SHOULD THE Department of Health, Education and Welfare be ordering state university systems to reach certain racial "goals" by fixed dates - or else? The "or else" in this case is a threatened cut-off of federal funds, and, prodded by a federal court, HEW Secretary Califano recently did issue such an order. He published "guidelines" for achieving the racial desegregation of the university systems of six states: Oklahoma, Arkansas, Florida, Georgia, North Carolina and Virginia. Gov. Mills Godwin was quick to observe that HEW's action would reduce higher education in Virginia to a "federal numbers game," and we must confess that we are troubled by the idea of government's setting these numerical "goals" for college desegregation.

But special circumstances exist in these states. In the past their university systems were all formally and officially segregated by race. In 1969 HEW found them still largely segregated; state officials hadn't taken action to dismantle the old dual system.

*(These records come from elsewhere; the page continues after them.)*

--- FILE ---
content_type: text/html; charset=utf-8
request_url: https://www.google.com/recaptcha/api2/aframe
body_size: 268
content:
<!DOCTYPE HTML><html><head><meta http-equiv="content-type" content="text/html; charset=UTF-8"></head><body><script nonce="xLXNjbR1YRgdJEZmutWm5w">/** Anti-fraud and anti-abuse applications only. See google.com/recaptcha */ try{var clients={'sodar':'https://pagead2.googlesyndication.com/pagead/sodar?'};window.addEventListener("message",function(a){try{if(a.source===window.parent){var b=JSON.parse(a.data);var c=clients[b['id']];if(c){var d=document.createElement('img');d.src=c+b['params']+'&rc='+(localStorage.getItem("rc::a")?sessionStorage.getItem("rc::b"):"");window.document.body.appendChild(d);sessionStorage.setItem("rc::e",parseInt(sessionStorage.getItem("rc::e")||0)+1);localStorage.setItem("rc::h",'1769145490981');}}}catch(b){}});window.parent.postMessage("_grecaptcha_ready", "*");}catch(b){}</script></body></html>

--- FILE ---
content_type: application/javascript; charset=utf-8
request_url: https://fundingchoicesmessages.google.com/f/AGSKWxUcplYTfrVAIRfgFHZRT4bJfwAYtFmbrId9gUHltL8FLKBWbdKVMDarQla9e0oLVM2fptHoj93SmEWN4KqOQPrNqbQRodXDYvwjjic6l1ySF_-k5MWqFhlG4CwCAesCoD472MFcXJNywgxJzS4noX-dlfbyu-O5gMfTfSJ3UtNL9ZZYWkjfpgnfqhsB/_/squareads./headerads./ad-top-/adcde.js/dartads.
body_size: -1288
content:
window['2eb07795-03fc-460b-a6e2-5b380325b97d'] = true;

HEW ordered the states to do this, then largely ignored its own order during the Nixon and Ford years - with the result that the states ignored it, too. In Virginia, for example, two-thirds of the black students enrolled in 14 state colleges attend just two - the two majority black ones. Other states have comparable statistics. These conditions are not just a consequence of individual students' preferences or a reflection of geographic location or academic skill. They are in part a reflection of state officials' decisions concerning such things as the site of new construction and the best place to locate new academic programs. HEW wants such decisions used in the future to desegregate the university systems. So does the federal court that has been watching this matter for several years. In fact HEW, in a sense, was responding to federal-court pressure to act.

The HEW plan calls for a significant increase within five years of the black enrollment at predominantly white institutions and white enrollment at predominantly black ones. It also calls for racial diversity among the faculty, administrators and governing boards of the state systems.

HEW's approach to this problem seems modest and cautious. Raher than impose a specific plan on the states, it has left the details of the desegregation process to state officials and educators. This should produce plans tailored to a specific situation and backed by a broad consensus. Most important, Mr. Califano has promised to be flexible and to consider extenuating circumstances if states fail to achieve a goal. These are good guidelines for the states and HEW to follow.